At times, when he is together with the woman and their child and the weather is benign, the island appears a paradise. It can seem hellish too. The music by Laurent Perez del Mar plays a crucial role in setting the rhythm of the film and establishing its many changing moods. Kids may find it a little austere. (There aren’t many merchandising opportunities here.) Nonetheless, the film has an emotional kick that you’re certainly not going to get with Donald Duck.
The British-based Dudok de Wit is an immensely distinguished figure who has won Oscars and BAFTAs for his short films. The Red Turtle is his first full length animation. It’s a superb piece of work, beautiful and enigmatic.
The one critical question it provokes is why it needed to be made at feature length. At times, there are repetitions here. The ideas could all have been been communicated equally well in a shorter piece.
The Other Side Of Hope (12A)
★★★★☆
Dir: Aki Kaurismäki, 100 mins, starring: Kati Outinen, Ville Virtanen, Tommi Korpela, Matti Onnismaa, Sherwan Haji, Jörn Donner
The great Finnish director Aki Kaurismaki is an unsung hero in real life. He secretly helped smuggle Chechen couple Khadijat and Malik Gataev into Finland and fought for them to be given political asylum when they faced extreme persecution back home.

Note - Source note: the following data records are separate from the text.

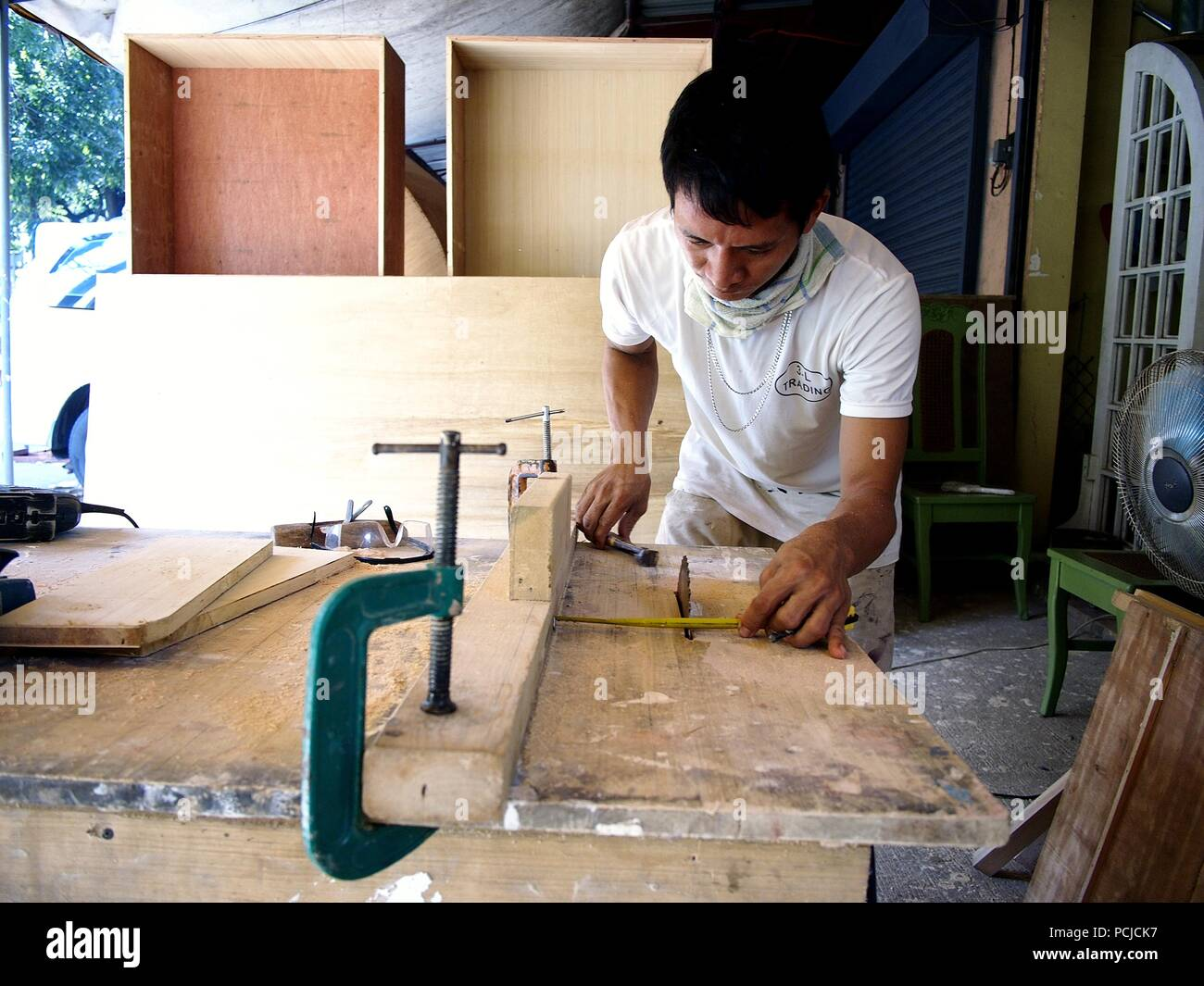 ANTIPOLO CITY, PHILIPPINES - JULY 31, 2018: A carpenter cuts wood using a table saw in his workshop. - Stock Image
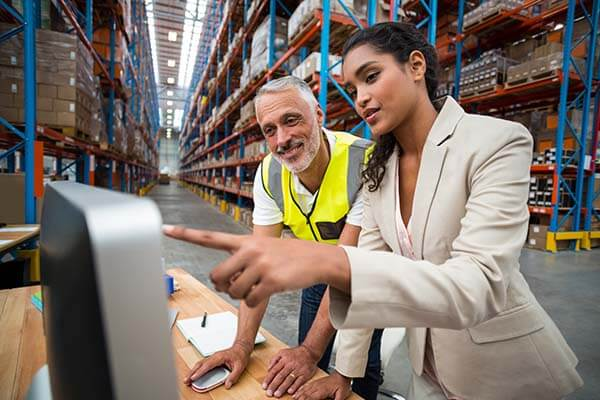 woman-in-suit-pointing-to-computer-in-discussion-with-man-in-warehouse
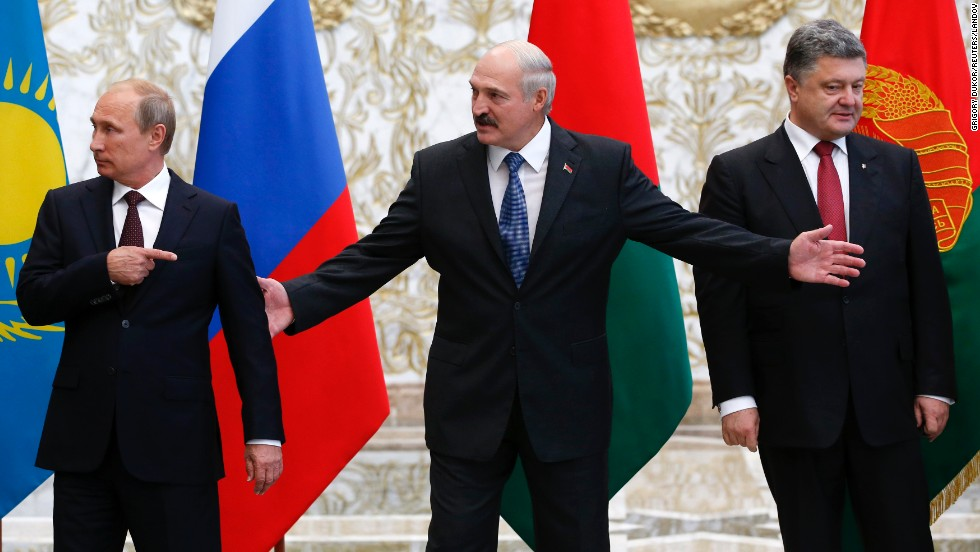 "From left, Russian President Vladimir Putin, Belarusian President Alexander Lukashenko and Ukrainian President Petro Poroshenko react while posing for a picture during their meeting in Minsk, Belarus, on Tuesday, August 26. Ukraine's President called for ""resolute actions that will bring peace"" to his country."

His new feature The Other Side Of Hope is a typically deadpan and brilliantly observed comic study of the plight of a fictional asylum seeker in Finland. This is Khaled (Sherwan Haji), first seen emerging from the coal on the ship he has stowed away on. He’s from Syria. His unlikely benefactor is travelling salesman turned restaurateur Wikström (Sakari Kuosmanen), another of Kaurismaki’s stoical and impassive heroes.
Kaurismaki tells his stories with a simplicity and directness reminiscent of old Charlie Chaplin movies. His films are effortlessly funny, even when they’re dealing with the darkest subject matter. He is one of the only filmmakers who could take a scene of a refugee being stabbed by a right wing thug and give it a comic pathos.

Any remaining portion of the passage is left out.